• Kutipan yang Disediakan
<<<<

Abu Nasr Mansur telah memberikan kontribusi yang penting dalam dunia ilmu pengetahuan. Sebagian Karya Abu Nasr fokus pada bidang matematika, tapi beberapa tulisannya juga membahas masalah astronomi.
 

Dalam bidang matematika, dia memiliki begitu banyak karya yang sangat penting dalam trigonometri.  Abu Nasr berhasil mengembangkan karya-karya ahli matematika, astronomi, geografi dan astrologi  Romawi bernama  Claudius Ptolemaeus (90 SM – 168 SM).

Dia juga mempelajari karya ahli matematika dan astronom Yunani, Menelaus of Alexandria (70 SM – 140 SM). Abu Nasr mengkritisi dan mengembangkan teori-teori serta hukum-hukum yang telah dikembangkan ilmuwan Yunani itu.

Kolaborasi Abu Nasr dengan al-Biruni begitu terkenal. Abu Nasr berhasil menyelesaikan sekitar 25 karya besar bersama  al-Biruni. " Sekitar 17 karyanya hingga kini masih bertahan.   Ini menunjukkan bahwa Abu Nasr Mansur adalah seorang astronom dan ahli matematika yang luar biasa,"  papar  ahli sejarah Matematika John Joseph O'Connor dan Edmund Frederick Robertson
 

Dalam bidang Matematika, Abu Nasr memiliki tujuh karya, sedangkan sisanya  dalam bidang astronomi. Semua karya yang masih bertahan telah dipublikaskan, telah dialihbahasakan kedalam bahasa Eropa, dan ini memberikan beberapa indikasi betapa sangat pentingnya karya sang ilmuwan Muslim itu.

Secara khusus Abu Nasr mempersembahkan sebanyak 20 karya kepada muridnya al-Biruni. Salah satu adikarya sang saintis Muslim ini adalah komentarnya dalam The Spherics of Menelaus.
 

Perannya sungguh besar dalam pengembangan trigonometri dari perhitungan Ptolemy dengan penghubung dua titik fungsi trigonometri yang hingga kini masih tetap digunakan. Selain itu, dia juga berjasa dalam mengembangkan dan mengumpulkan tabel yang  mampu memberi solusi angka yang mudah untuk masalah khas spherical astronomy (bentuk astronomi).

Abu Nasr juga mengembangkan The Spherics of Menelaus yang merupakan bagian penting, sejak karya asli Menelaus Yunani punah. Karya Menelaus berasal dari dasar solusi angka Ptolemy dalam masalah bentuk astronomi yang tercantum dalam risalah Ptolemy bertajuk Almagest.
 

"Karyanya di dalam tiga buku: buku pertama mempelajari kandungan/kekayaan bentuk segitiga, buku kedua meneliti kandungan sistem paralel lingkaran dalam sebuah bola/bentuk mereka memotong lingkaran besar, buku ketiga memberikan bukti dalil Menelaus," jelas O'Cornor dan Robertson.

>>>>

• Data Tersimpan
<<<<

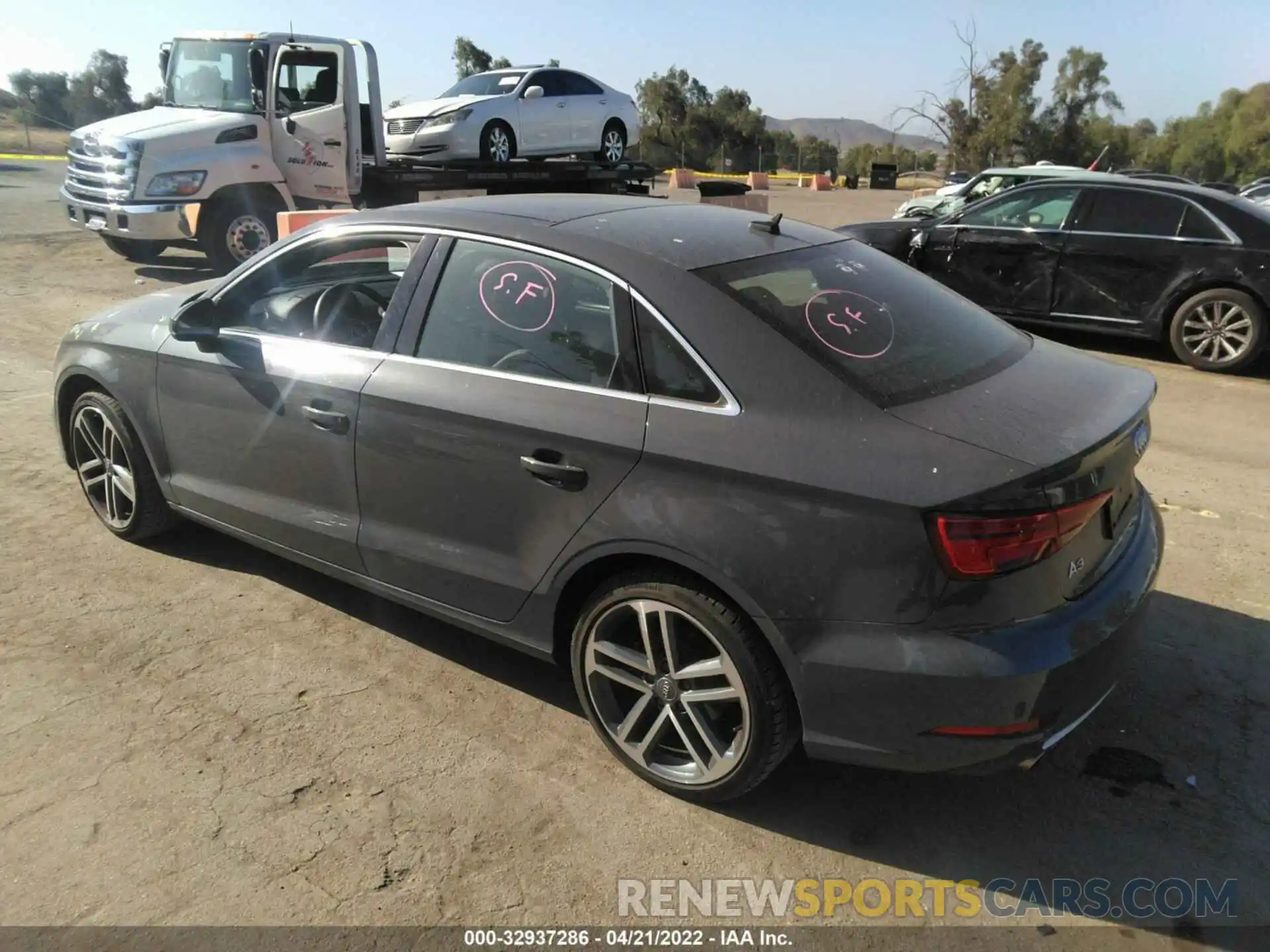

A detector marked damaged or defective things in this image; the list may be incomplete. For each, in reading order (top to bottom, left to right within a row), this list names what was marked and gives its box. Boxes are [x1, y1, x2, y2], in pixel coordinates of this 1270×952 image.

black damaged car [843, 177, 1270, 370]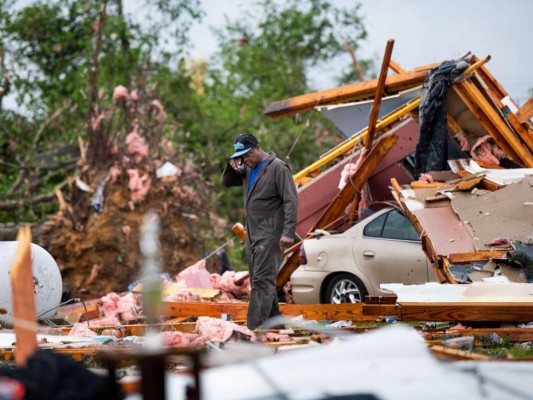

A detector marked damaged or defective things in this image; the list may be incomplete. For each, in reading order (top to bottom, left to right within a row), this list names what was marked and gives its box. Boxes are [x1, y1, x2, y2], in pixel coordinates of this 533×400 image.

>>>>

• Tugas untuk Diselesaikan
1) Terjemahkan kalimat "Kolaborasi Abu Nasr dengan al-Biruni begitu terkenal." dari kutipan tentang Abu Nasr Mansur ke dalam bahasa Inggris.
2) Tuliskan kembali bagian kutipan tentang Abu Nasr Mansur yang dimulai dengan "Abu Nasr juga" dan berlanjut sampai "Ptolemy bertajuk Almagest.", tanpa mengubah apa pun.

• Hasil per Tugas
1) Abu Nasr's collaboration with al-Biruni is very well known.

2)
Abu Nasr juga mengembangkan The Spherics of Menelaus yang merupakan bagian penting, sejak karya asli Menelaus Yunani punah. Karya Menelaus berasal dari dasar solusi angka Ptolemy dalam masalah bentuk astronomi yang tercantum dalam risalah Ptolemy bertajuk Almagest.